PAGE EXCERPT:
1. Draw chemical structures of (a) pentylamine; (b) dimethylbutylamine; (c) methylethylammonium chloride; (d) aniline; (e) phenylammonium bromide; (f) 3-aminopentanoic acid; (g) 2-methyl-3-aminobutanoic acid.
2. Are ethylamine, diethylamine, and triethylamine stronger bases than ammonia? Answer
3. Place ammonia, trimethylamine, dimethylamine, methylamine, and aniline in the order of decreasing basicity. Answer
4. Write a balanced chemical equation for the full combustion of propylamine. Answer
5. You have benzene, nitric acid, sulfuric acid, and sodium sulfide. How can aniline be made using these chemicals? Answer
6. Which of the following compounds are chiral? (a) dichlorobromomethane; (b) 3-aminobutanoic acid; (c) 4-aminobutanoic acid; (d) bromochlorofluoroiodomethane; (e) bromochlorofluoromethane; (f) isopropanol; (g) acetone; (h) 3-methylhexane; (i) 3-methyl-1-pentene. Hint
7. For each chiral compound identified in Exercise 6 above, sketch 3-dimensional structures of both enantiomers using wedge and dash notation to illustrate that one is a mirror image of the other.

THE DATA:
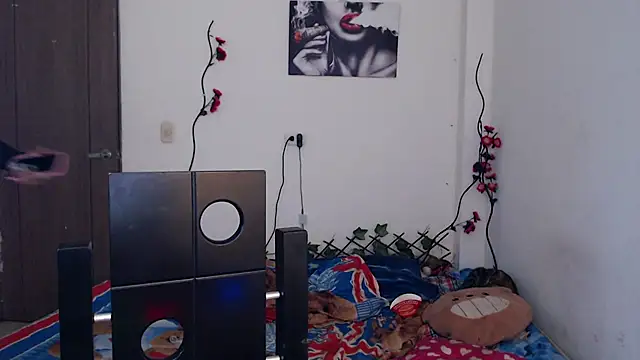 Candyy_doll__ webcam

TASKS AND EXERCISES:
a – Decide whether each statement agrees with the chemistry exercise list. Answer yes or no for each, and quote the words from the list that decide it.
(i) One exercise asks for a balanced equation for the full combustion of propylamine.
(ii) Hydrochloric acid is among the chemicals offered for making aniline.
(iii) The final exercise calls for enantiomers to be drawn in wedge and dash notation.
b – According to the chemistry exercise list, which substances are to be placed in order of decreasing basicity?
c – Continue the chemistry exercise list from the point where it stops.

ANSWERS FOR THIS EXERCISE:
a –
(i) Yes: "Write a balanced chemical equation for the full combustion of propylamine."
(ii) No: "You have benzene, nitric acid, sulfuric acid, and sodium sulfide."
(iii) Yes: "using wedge and dash notation"

b – Ammonia, trimethylamine, dimethylamine, methylamine, and aniline.

c –
8. Draw a chemical scheme for the formation of the alanine inner salt (zwitterion) from alanine. Hint
9. Write chemical equations for reactions of alanine with (a) HBr and (b) KOH. Hint
10. Draw chemical formulas for nylon 6.6 and nylon 6 and schemes for their formation from the corresponding monomers. [Answer: Figures 4-161 and 4-162]
11. Explain why catalytic rather than stoichiometric amounts of water are used to make nylon 6 from caprolactam. Answer
12. Review the structures of Kevlar® and Nomex® (Figure 4-164) and figure out what monomers are used to make both polyamides. Draw the structures of, and provide chemical names for, the monomers.